* Work instructions *
- 1) Can you rewrite the paragraph of the interview transcript beginning "Outfield‑wise, I think guys are better" more briefly, keeping its main facts?
- 2) Return the part of the interview transcript starting with "MIKE MATHENY: Two" and going on through "the great championships.", word for word.

* Extract provided *
---*---
Q. In the ALDS and ALCS defensive plays, both positive and negative of nature, swung a couple of games. How good is your team into turning batted balls into outs?
MIKE MATHENY: I think our team has improved very much this year. It's one of the concentrations we had, one of the goals we had going in defensively. I think the guys did a great job, especially some guys in the infield that haven't been in spots they've been in, that they were in all season.
Outfield‑wise, I think guys are better than what they're given credit for. There's always room for improvement. There's going to be some challenges here. It's been part of the conversation since we knew we were going to play Boston. Veteran guys who played in the American League and played in this park, talked about some of the nuances here and things to expect. There's going to be a learning curve.
Q. We don't want to throw the "dynasty" word around too much, but it is what it is. If the Red Sox win '04, '07, '13, if you guys win, '06, '11, '13. Pretty impressive runs for both teams already for both teams, and a pretty impressive run for whatever team wins this World Series. As a manager and a guy who played with the Cardinals also in '04, how special is it to be a part of this? You have two flagship franchises battling for the World Series?
MIKE MATHENY: Two historic franchises with a lot of history and a lot of success. You know, we take a lot of pride in what has been able to kind of define the Cardinal way and how we go about our business. And part of that is the Hall of Famers we see around our park all the time, the people who remember all the great championships.
---*---
* Stored data *
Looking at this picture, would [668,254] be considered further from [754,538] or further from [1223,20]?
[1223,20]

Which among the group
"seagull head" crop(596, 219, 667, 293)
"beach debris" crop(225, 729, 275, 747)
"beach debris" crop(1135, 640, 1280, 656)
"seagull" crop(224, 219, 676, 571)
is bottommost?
---*---
* Answers *
- 1) The outfielders are better than they get credit for, though they can still improve. Playing in Boston will bring challenges. Since the matchup was set, veterans with American League experience in this park have discussed its nuances and what to expect. There will be a learning curve.

- 2)
MIKE MATHENY: Two historic franchises with a lot of history and a lot of success. You know, we take a lot of pride in what has been able to kind of define the Cardinal way and how we go about our business. And part of that is the Hall of Famers we see around our park all the time, the people who remember all the great championships.